Krisoçher 872 yılında bugünkü Seyitgazi ilçesinin yanı başındaki tepede Bizanslılarla yaptığı savaşta Hakk'a yürüdü.
Koçgiri'lilerin inşa ettikleri Divriği kalesi Bizans'a ve Hıristiyan Kilisesine karşı direnişini 873 yılına kadar sürdürdü. O yıl, Divriği merkezli büyük bir deprem oldu.
Bunu fırsat sayan yakınlardaki bir Bizans Ordusu, kaleye saldırdı. Koçgiri'liler, depremin yaralarını sarmakla meşgullerdi. Savaşacak, karşı koyacak durumda değillerdi. Direnme güçleri yoktu Kaçabilenler kaçtılar. Tutsak edilenlerin büyük bir bölümü Ortodoks askerler tarafından kılıçtan geçirildiler. Çaltı Çayı günlerce kızıl kan aktı. Bizanslılar biz kısım Koçgiri'liyi de Balkanlara sürdüler, burada zorunlu iskana tabii tuttular
Krısoçher'e bağlı konfederasyon onun zamanında ve ondan sonra onun adı ile anıldı; Kırısoçheri Konfederasyonu. Bu federasyonun adı Osmanlı kayıtlarına Koçkili, Koçkirlü olarak geçti.
Bu adlandırma zaman içinde evrile çevrile Koçgiri'ye dönüştü..
Koçgiri'lilerin kurduğu devletin başkenti Divriği idi.
Bu devletin ruhani merkezi ise Karahöyük (Bugünkü Hacı Bektaş,) mabediydi.
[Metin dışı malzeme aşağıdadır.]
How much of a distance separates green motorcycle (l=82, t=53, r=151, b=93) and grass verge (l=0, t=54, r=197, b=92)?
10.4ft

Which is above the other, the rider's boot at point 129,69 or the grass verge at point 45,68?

Bu dergahın bulunduğu bölge de konfederasyonunun bir parçasıydı ve konfederasyona adını veren efsanevi komutanın ismi ile anılıyordu: Kırısoçheri
On ikinci yüzyıldan sonra Türkçe bölgede hakim dil haline geldi. Kırısoçheri adı da Türkçeleşti "Kırşehir" oldu.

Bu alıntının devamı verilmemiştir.